Le revenu universel : irréaliste ou réalité future ?

En France, le candidat socialiste, Benoît Hamon, promet un revenu universel, financé en partie par une taxe sur les robots. Christian Hartmann/Reuters

Pour ses promoteurs les plus ambitieux, le projet de revenu universel donnerait à chacun un filet de sécurité et encouragerait à changer la manière dont le travail est pensé.

C’est une idée utopique au sens propre, mais elle connaît un regain de vigueur alors que les hommes politiques et leurs conseillers sont confrontés à des changements technologiques qui pourraient ébranler notre conception du travail.

Le concept de « revenu universel de base » est une somme forfaitaire allouée à tous sans tenir compte de la richesse ou de la capacité à travailler. C’est l’une des rares idées à être à la fois soutenue par des libertariens de droite aux États-Unis et par des hommes de gauche. En France, Benoît Hamon a été désigné candidat du Parti socialiste sur la base d’un programme radical et la promesse d’un revenu universel, financé en partie par une taxe sur les robots.

Des gouvernements de plusieurs pays, comme la Finlande, les Pays-Bas, le Canada et le Brésil ont déjà étudié la manière dont pourrait fonctionner une telle mesure. Celui de la Finlande est le plus abouti. Le 1er janvier y a été lancée une expérience sur deux ans consistant à verser à 2 000 chômeurs un revenu mensuel et inconditionnel de 560 euros (600 dollars).

Un revenu universel aurait le mérite de remplacer le maquis de prestations sociales qu’offrent de nombreuses économies avancées. Celles-ci peuvent avoir comme effet pervers de décourager la reconversion des chômeurs.

Pour ses promoteurs les plus ambitieux, le revenu universel donnerait à chacun un filet de sécurité et encouragerait de nouvelles façons de penser : le travail ne définirait plus nos vies et nous pourrions nous épanouir dans le bénévolat ou dans des pratiques artistiques. « Il y a une nouvelle vague de progrès technologiques qui arrive et il va falloir s’y adapter d’une manière ou d’une autre », explique Anthony Painter, de la Royal Society of Arts de Londres. « Le revenu de base offre tout simplement une chance de survie » aux chômeurs, a-t-il déclaré à l’AFP.

Idée ancienne

Si le chômage de masse et la crainte des nouvelles technologies sont des tendances récentes, l’idée du revenu universel existe depuis des siècles. Le philosophe anglais Thomas More avait imaginé en 1516 dans son livre Utopie une république idéale où chacun reçoit une allocation de base. Mais c’était avant la révolution industrielle, quand l’agriculture était le fondement de l’économie et les besoins des hommes basiques. C’est plus compliqué aujourd’hui.

En décembre, une étude de l’OFCE, think tank libéral, a calculé que pour que personne ne soit perdant avec la suppression des prestations existantes, un revenu universel devrait démarrer à 785 euros (842 dollars) par mois. Selon l’OFCE, un tel niveau se traduirait par une dépense supplémentaire de 480 milliards d’euros (515 milliards de dollars) par an, soit 22 points du PIB français, « ce qui est irréaliste en pratique ».

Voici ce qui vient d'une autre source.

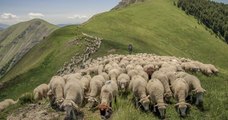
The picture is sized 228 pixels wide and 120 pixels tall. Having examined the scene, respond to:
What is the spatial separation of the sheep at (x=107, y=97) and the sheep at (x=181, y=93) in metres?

Il y a aussi des objections philosophiques. En juin, les Suisses ont rejeté par référendum une proposition de revenu universel après que les critiques eurent dénoncé une idée récompensant les paresseux et les incapables. « Si un grand nombre de gens choisissent de ne pas travailler ou travailler moins, d’où proviendra l’argent pour financer leur revenu ? », s’interroge Charles Wyplosz, professeur d’économie à l’Institut de hautes études internationales et du développement de Genève.

Mais pour les promoteurs de l’idée, il y aura de nombreuses manières de recouvrer de l’impôt dans la nouvelle économie. Ils ajoutent que nos systèmes actuels sont minés par l’inefficacité et que leur refonte radicale permettra d’économiser beaucoup d’argent.
« Alors que les nouvelles technologies remplacent le travail, l’enjeu pour l’avenir est de définir la meilleure façon d’assurer la sécurité économique pour tous », a écrit l’économiste et ancien secrétaire américain au Travail, Robert Reich, dans un blog. « Un revenu universel de base fera presque à coup sûr partie de la réponse », assure-t-il.